(PASSAGE)

Israel Is My Heart
As the daughter of Holocaust survivors, the world I lived in was “different.” from the moment I was born. Besides my parents’ thick accents and rococo signatures, I had nothing in common with the lighthearted “fun” Dick and Jane seemed to be having in my first-grade readers. There was no grandfather in overalls to visit or Spot the dog.
Instead, mine was a childhood filled with a sense of danger; a feeling that the world you believed was safe and secure could be ripped out from under you. That the people you adored and counted on could suddenly disappear for incomprehensible reasons. I was a little girl with a lot of questions I was told not to ask. Consequently, my imagination took over, especially in the middle of the night, when I awoke to the haunted whispers of my parents behind closed doors.
I’d wonder who in our Brooklyn neighborhood would hide me and my family if, G-d forbid, another Hitler rose to power.
Mrs. Cardinelli?
Connor Murphy?
Janey Matthews?
And often, before drifting to sleep, I’d challenge myself to lie still while holding my breath for as long as I could. I knew that some of my parent’s friends had survived by playing dead.
Still, anti-semitism wasn’t something I experienced firsthand. I orbited in a universe of Jewish day schools, Sabbath youth groups, and Zionist Hebrew-speaking sleepaway camps. Unlike many of their survivor friends, who’d abandoned their Judaism, my parents remained observant. For them, to discard their Judaism was to finish the job Hitler began.
And part of that was a deep love and connection to Israel. If America was where they lived, the Holy Land was their heart. They believed and taught me that Israel’s existence ensured that Jews, like those who sought refuge from the death camps, would never again have doors slammed in their faces. This tiny, fledgling nation had our Jewish backs.
My parents’ love for Israel was infectious and soon after the six-day war, I traveled to Israel for the first time. The country was primitive, war-torn, with dusty unpaved roads, and buildings pocked with bullet holes. The roadsides were littered with shrapnel, barbed wire, and abandoned military vehicles, some mangled, others left purposefully, as memorials.

(End PASSAGE)
(RECORD SET)

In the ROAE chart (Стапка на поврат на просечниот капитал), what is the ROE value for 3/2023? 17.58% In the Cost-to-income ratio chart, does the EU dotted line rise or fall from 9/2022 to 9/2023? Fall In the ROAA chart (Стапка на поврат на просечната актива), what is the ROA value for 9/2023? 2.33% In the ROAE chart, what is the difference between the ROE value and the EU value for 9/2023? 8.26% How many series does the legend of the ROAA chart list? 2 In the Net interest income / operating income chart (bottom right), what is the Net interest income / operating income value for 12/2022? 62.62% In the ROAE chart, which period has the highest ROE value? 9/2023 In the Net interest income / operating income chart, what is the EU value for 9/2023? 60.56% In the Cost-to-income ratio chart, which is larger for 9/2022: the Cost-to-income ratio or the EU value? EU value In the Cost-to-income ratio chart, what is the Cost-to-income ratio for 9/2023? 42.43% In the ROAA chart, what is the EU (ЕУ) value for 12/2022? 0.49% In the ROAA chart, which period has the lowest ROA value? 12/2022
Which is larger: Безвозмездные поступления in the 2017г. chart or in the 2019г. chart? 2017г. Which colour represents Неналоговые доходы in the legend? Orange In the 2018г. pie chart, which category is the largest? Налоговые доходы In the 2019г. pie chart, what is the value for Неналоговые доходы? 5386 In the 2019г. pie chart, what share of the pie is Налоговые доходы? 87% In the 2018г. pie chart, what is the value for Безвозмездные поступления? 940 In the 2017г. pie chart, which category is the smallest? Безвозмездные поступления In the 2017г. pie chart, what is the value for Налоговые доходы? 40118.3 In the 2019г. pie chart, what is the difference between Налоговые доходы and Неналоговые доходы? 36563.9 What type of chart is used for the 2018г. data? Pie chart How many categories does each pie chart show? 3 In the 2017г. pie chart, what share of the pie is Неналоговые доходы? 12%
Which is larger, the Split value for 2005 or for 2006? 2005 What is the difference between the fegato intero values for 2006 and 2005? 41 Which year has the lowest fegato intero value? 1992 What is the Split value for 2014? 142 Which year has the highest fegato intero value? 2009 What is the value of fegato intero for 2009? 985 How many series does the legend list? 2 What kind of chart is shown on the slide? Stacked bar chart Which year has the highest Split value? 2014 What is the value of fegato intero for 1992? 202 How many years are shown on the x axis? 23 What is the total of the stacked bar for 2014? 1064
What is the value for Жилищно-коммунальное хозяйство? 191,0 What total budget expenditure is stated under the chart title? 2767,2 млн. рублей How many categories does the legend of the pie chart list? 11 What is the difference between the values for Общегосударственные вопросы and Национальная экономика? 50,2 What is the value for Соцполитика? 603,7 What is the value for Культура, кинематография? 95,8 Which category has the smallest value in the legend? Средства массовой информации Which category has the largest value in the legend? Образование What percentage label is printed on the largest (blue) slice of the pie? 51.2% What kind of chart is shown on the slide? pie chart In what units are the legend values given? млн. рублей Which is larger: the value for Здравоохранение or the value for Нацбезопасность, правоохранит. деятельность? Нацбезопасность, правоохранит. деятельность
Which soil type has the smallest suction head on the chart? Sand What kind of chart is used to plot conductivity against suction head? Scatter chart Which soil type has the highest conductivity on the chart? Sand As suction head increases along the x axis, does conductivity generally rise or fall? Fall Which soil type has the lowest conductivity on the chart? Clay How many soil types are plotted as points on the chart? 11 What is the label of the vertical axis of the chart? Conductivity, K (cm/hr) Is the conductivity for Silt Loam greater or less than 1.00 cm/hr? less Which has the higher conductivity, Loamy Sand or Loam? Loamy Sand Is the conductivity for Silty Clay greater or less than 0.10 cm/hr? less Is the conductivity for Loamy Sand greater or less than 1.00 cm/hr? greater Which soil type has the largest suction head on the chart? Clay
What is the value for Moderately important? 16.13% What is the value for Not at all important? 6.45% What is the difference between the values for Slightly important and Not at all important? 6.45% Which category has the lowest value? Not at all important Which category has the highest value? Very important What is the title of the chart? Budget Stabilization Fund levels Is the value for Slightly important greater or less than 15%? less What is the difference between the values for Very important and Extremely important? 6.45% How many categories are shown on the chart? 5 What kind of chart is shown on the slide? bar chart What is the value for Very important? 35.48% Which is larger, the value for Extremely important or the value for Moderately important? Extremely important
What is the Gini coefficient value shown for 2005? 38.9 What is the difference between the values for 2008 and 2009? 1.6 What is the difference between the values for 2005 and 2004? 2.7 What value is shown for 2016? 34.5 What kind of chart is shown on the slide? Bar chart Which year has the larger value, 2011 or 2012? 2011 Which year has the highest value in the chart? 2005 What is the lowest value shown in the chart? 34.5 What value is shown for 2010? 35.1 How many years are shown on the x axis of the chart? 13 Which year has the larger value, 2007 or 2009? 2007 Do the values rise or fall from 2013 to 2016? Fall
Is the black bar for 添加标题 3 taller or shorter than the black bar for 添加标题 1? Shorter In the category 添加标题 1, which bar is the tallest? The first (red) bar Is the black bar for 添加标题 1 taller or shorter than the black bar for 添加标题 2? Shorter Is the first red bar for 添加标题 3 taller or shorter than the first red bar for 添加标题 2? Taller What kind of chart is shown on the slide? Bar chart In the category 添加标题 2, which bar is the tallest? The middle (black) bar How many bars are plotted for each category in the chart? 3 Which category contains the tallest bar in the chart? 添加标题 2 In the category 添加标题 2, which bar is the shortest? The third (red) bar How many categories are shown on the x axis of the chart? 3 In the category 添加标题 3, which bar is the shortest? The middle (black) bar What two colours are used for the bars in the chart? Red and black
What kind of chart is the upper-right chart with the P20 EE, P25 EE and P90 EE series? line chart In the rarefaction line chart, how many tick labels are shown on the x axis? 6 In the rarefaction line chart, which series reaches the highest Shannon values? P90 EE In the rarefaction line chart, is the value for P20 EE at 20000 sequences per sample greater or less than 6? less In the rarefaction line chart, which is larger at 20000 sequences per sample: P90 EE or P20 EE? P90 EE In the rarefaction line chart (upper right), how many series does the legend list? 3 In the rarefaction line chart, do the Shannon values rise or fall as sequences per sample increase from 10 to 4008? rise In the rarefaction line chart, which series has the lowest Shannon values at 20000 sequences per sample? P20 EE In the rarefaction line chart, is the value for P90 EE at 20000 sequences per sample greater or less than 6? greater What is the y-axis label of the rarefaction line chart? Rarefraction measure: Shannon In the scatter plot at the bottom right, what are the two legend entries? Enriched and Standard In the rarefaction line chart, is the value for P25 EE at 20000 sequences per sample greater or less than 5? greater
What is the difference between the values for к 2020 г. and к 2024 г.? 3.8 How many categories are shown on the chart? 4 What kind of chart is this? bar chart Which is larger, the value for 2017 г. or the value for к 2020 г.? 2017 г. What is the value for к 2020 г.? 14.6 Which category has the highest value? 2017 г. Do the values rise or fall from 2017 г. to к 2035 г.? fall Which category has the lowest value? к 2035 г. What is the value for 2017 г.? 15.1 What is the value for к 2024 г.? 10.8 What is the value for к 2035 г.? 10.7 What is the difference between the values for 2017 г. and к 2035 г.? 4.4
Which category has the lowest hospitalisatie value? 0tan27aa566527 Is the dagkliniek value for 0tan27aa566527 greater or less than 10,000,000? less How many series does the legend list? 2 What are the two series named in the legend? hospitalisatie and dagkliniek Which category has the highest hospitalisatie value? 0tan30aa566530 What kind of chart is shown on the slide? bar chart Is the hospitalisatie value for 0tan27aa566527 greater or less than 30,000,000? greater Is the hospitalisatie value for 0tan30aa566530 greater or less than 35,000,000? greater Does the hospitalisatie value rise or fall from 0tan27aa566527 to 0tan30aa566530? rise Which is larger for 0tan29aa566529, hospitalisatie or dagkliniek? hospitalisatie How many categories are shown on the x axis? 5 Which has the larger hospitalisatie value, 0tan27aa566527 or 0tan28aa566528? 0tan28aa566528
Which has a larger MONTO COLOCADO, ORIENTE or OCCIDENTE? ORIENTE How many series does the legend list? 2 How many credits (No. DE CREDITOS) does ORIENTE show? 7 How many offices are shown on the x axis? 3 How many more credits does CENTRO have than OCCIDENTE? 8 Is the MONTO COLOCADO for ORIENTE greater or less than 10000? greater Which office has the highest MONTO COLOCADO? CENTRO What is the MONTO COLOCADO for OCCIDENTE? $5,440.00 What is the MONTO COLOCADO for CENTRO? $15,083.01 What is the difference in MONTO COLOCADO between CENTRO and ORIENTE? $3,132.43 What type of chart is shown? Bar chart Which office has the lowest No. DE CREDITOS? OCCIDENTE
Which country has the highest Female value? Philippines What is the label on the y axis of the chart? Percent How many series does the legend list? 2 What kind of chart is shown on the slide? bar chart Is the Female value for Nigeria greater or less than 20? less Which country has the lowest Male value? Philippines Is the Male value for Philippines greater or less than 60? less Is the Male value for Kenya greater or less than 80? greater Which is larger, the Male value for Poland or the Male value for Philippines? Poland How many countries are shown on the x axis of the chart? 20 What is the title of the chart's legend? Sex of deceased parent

(End RECORD SET)

### WHAT THE TASK ASKS:
Update the part of the Israel essay above that opens with "Israel Is My" and closes with "Spot the dog.", writing it out again with "suspenders" in place of "overalls".

### REPLY TO THE TASK:
Israel Is My Heart
As the daughter of Holocaust survivors, the world I lived in was “different.” from the moment I was born. Besides my parents’ thick accents and rococo signatures, I had nothing in common with the lighthearted “fun” Dick and Jane seemed to be having in my first-grade readers. There was no grandfather in suspenders to visit or Spot the dog.